TASK OBJECTIVE - Quote the items word for word, from the first line through the line that contains "I'll return each instance as SVG.".

Stored items:

====

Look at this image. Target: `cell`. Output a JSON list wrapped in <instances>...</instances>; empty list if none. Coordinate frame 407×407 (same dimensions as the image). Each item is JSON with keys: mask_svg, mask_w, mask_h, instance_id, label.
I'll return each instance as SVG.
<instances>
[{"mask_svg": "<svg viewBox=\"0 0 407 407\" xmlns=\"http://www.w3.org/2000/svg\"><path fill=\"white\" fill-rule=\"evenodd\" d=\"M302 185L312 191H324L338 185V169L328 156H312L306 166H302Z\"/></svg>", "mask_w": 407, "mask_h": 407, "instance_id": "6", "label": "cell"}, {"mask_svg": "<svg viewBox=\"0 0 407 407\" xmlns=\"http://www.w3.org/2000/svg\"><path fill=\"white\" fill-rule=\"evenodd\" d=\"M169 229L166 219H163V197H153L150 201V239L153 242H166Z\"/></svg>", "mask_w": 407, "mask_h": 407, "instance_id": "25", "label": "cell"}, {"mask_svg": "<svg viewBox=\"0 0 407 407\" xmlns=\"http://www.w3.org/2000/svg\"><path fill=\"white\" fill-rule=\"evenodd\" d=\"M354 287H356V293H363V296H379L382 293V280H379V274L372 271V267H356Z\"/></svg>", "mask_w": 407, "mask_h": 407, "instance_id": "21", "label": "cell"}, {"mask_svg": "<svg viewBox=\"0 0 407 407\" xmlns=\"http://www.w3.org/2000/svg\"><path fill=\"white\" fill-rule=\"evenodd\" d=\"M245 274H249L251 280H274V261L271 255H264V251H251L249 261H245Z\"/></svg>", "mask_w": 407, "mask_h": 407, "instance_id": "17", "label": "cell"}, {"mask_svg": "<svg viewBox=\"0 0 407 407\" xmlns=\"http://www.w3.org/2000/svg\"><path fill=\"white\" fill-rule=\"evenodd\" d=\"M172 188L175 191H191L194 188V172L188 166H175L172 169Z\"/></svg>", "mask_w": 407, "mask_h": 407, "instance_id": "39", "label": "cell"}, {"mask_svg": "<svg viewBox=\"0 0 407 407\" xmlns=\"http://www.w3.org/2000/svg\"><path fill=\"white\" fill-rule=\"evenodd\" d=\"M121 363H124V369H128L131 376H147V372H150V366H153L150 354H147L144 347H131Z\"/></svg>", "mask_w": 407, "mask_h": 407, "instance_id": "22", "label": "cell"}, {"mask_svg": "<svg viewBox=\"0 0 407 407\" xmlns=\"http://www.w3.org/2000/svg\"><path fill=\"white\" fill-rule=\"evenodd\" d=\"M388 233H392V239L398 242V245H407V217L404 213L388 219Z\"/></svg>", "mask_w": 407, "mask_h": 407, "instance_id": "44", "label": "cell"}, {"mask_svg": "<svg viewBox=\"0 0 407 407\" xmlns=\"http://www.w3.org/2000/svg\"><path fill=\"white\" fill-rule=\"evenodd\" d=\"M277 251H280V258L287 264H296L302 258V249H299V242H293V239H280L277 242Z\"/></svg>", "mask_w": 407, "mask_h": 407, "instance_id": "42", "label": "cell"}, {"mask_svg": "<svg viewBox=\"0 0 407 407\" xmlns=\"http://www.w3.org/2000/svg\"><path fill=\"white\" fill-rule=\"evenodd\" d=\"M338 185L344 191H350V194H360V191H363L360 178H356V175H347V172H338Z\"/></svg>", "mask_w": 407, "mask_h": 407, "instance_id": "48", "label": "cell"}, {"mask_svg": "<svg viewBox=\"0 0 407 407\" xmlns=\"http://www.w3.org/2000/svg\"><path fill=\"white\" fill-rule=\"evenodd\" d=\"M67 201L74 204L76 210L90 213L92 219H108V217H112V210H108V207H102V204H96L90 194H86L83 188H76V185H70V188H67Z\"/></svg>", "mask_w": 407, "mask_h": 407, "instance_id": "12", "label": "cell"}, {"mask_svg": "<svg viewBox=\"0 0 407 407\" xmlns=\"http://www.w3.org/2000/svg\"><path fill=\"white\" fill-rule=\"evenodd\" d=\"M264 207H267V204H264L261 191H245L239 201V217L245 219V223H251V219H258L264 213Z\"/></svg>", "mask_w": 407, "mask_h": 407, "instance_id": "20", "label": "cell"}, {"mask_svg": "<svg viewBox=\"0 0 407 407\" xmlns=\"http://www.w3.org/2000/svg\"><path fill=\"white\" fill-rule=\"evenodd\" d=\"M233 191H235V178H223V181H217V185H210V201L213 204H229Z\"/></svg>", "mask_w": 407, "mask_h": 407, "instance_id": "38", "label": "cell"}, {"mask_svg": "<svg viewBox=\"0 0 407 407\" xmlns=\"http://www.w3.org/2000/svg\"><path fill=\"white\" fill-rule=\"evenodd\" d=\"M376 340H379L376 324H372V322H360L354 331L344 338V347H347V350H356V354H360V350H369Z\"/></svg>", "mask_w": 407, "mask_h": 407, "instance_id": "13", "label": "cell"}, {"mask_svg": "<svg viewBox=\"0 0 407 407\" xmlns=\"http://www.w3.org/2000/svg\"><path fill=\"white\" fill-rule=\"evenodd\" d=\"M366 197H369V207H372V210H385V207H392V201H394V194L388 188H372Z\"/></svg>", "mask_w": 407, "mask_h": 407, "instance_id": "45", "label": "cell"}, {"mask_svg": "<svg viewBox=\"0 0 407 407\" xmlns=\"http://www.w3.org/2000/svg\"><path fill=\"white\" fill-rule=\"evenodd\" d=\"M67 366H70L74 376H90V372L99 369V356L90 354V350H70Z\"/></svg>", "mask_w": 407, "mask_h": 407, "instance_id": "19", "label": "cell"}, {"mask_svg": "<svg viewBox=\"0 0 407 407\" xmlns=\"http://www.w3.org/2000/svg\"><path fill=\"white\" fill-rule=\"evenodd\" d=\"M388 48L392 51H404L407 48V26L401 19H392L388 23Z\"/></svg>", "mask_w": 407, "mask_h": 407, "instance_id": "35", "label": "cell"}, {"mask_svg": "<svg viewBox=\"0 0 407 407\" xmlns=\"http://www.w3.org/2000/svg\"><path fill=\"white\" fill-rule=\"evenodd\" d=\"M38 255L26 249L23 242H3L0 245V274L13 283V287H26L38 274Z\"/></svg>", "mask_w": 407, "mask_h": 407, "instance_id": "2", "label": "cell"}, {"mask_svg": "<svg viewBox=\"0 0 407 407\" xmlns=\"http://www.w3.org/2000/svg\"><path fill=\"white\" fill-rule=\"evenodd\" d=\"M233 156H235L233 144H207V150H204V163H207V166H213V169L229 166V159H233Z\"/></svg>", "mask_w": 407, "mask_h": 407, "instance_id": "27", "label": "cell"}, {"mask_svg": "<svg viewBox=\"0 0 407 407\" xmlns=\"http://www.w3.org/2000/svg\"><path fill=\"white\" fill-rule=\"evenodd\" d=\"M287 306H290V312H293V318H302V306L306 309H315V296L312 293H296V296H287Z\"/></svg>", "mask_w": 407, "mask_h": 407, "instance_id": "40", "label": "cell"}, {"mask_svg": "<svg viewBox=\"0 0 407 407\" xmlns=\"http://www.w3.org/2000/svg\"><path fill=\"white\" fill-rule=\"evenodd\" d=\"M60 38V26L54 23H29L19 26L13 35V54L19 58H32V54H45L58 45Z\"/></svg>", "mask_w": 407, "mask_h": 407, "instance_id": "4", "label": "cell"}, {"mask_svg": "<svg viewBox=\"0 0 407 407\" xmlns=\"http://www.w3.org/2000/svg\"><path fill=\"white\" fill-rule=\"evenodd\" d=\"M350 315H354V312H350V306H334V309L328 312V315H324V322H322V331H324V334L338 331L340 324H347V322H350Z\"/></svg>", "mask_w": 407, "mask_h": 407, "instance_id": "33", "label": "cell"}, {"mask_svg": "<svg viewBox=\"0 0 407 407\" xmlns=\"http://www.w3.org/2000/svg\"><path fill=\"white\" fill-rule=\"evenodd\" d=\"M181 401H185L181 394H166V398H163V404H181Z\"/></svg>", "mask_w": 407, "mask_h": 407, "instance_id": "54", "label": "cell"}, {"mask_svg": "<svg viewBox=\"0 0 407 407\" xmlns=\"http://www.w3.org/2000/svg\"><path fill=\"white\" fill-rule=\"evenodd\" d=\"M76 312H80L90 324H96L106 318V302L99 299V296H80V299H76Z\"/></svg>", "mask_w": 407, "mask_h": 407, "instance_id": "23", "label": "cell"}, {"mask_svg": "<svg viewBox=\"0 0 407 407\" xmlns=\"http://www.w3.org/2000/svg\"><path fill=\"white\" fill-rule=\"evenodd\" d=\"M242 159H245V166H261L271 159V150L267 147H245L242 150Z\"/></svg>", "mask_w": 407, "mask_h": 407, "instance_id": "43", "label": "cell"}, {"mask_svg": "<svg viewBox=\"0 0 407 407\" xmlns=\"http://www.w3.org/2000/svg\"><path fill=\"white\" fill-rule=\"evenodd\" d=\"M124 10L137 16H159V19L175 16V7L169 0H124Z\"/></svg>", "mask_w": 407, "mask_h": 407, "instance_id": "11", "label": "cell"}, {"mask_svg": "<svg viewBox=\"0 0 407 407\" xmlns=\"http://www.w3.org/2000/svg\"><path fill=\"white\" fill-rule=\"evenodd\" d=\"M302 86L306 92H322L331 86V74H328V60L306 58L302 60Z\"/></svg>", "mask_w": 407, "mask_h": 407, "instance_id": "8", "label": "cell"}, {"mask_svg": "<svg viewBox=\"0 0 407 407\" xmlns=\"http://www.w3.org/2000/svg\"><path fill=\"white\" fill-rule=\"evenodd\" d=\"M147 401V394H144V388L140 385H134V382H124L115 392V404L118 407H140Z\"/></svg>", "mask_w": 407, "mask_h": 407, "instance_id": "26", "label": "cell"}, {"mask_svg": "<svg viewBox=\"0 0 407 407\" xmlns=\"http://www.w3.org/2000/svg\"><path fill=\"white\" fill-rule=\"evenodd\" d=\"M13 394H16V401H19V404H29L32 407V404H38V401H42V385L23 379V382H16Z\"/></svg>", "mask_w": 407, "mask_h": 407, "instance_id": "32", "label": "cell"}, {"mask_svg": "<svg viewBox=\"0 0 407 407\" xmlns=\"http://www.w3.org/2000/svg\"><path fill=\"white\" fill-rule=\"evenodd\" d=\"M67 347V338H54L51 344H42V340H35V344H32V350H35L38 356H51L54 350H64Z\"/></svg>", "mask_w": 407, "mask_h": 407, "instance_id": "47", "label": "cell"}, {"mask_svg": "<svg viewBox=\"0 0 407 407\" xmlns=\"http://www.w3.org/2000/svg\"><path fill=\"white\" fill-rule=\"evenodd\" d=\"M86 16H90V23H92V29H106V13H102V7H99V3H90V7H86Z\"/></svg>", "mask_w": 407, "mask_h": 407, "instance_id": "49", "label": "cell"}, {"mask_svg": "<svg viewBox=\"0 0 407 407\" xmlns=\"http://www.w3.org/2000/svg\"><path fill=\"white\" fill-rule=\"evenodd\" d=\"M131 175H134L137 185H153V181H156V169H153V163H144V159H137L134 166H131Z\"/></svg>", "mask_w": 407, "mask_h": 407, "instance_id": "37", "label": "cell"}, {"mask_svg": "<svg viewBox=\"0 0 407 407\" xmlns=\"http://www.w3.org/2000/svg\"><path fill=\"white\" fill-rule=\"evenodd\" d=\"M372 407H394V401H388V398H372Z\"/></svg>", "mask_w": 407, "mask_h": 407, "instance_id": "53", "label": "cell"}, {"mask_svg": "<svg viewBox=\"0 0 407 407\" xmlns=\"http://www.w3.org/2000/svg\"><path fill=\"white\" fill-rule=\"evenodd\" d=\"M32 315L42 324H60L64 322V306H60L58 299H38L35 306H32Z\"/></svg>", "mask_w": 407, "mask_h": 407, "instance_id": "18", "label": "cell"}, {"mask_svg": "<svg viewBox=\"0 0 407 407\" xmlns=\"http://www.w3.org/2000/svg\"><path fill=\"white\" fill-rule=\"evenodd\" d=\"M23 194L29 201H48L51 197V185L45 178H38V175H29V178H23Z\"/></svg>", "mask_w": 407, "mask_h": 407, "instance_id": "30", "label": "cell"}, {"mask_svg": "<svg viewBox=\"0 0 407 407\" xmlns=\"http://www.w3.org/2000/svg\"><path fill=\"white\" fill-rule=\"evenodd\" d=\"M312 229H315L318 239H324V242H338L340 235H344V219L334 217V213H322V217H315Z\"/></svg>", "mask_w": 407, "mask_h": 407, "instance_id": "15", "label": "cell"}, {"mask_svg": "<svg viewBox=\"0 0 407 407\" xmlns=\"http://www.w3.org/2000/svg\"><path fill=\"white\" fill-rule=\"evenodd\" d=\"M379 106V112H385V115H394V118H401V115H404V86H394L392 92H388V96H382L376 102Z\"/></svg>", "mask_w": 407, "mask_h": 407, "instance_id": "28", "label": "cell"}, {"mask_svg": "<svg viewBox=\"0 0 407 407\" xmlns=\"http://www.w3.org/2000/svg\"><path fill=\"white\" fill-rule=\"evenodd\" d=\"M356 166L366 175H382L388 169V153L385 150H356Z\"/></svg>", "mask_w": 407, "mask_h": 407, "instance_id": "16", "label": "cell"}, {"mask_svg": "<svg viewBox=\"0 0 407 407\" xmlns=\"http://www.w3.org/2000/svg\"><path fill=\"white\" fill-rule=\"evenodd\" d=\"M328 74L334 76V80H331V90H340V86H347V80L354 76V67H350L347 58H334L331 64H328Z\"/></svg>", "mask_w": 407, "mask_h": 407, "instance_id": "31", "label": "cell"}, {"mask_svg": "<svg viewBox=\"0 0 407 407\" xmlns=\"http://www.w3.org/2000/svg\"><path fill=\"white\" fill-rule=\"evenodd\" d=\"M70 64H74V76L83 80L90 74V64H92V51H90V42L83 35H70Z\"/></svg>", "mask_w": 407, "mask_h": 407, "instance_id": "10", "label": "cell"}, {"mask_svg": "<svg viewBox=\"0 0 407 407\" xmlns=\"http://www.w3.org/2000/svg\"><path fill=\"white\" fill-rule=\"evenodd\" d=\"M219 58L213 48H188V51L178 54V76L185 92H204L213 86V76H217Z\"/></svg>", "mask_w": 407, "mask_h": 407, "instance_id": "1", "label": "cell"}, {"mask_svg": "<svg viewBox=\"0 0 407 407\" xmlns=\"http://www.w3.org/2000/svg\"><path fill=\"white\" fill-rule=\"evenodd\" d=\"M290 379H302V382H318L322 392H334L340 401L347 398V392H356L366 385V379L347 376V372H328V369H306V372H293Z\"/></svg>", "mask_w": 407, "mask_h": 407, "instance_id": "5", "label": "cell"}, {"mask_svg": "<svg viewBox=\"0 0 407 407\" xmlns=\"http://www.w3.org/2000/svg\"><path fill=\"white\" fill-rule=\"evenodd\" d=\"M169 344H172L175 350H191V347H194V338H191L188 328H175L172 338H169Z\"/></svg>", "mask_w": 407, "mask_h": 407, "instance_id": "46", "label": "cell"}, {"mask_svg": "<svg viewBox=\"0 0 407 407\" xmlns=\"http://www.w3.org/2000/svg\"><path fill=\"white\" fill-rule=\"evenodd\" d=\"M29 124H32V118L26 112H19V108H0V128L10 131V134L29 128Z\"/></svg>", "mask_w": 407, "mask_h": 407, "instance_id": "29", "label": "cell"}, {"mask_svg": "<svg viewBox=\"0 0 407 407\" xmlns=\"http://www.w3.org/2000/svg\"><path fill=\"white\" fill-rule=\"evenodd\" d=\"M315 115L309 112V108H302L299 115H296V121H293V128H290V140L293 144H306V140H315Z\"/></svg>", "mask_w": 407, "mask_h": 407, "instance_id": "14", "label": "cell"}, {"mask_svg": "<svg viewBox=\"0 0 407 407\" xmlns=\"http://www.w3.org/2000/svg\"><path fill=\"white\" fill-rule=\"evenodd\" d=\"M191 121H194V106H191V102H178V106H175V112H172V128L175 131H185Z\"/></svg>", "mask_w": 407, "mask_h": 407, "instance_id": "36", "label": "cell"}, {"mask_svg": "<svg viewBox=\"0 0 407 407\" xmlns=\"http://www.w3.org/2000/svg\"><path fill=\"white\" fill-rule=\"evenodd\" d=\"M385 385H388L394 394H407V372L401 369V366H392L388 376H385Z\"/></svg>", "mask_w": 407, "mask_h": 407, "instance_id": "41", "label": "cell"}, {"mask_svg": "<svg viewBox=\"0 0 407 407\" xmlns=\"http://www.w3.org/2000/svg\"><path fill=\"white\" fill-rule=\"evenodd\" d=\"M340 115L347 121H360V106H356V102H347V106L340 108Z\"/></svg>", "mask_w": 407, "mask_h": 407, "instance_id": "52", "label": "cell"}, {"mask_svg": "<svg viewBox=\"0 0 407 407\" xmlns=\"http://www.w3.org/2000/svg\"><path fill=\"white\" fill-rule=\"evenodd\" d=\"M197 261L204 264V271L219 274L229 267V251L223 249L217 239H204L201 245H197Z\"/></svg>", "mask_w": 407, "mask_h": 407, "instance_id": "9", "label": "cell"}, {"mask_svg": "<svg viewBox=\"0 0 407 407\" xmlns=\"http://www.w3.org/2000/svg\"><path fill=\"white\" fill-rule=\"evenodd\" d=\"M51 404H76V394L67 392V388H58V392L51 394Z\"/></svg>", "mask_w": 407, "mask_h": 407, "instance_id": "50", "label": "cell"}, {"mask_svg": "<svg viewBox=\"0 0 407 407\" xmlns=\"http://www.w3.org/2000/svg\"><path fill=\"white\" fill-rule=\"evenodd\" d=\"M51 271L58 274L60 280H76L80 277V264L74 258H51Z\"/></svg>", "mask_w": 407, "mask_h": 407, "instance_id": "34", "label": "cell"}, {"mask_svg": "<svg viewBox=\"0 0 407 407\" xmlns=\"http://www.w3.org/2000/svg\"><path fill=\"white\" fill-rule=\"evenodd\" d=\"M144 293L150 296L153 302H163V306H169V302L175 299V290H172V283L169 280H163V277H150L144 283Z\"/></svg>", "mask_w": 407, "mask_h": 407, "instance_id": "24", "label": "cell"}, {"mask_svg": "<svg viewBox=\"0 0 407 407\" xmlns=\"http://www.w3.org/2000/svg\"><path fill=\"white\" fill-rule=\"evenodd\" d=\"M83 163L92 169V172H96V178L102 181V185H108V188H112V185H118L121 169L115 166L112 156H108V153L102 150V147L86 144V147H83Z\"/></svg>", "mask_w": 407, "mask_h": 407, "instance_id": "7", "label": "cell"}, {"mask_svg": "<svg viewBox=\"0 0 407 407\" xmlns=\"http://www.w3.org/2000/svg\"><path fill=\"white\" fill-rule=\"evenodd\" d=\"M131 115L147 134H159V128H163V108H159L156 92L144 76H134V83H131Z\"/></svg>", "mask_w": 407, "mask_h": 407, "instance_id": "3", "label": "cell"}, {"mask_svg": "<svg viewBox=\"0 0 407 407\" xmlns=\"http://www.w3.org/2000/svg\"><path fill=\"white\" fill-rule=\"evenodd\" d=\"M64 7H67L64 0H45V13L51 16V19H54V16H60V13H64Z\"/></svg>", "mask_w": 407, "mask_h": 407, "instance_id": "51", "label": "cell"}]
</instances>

====

EXERCISE RESULT -
Look at this image. Target: `cell`. Output a JSON list wrapped in <instances>...</instances>; empty list if none. Coordinate frame 407×407 (same dimensions as the image). Each item is JSON with keys: mask_svg, mask_w, mask_h, instance_id, label.
I'll return each instance as SVG.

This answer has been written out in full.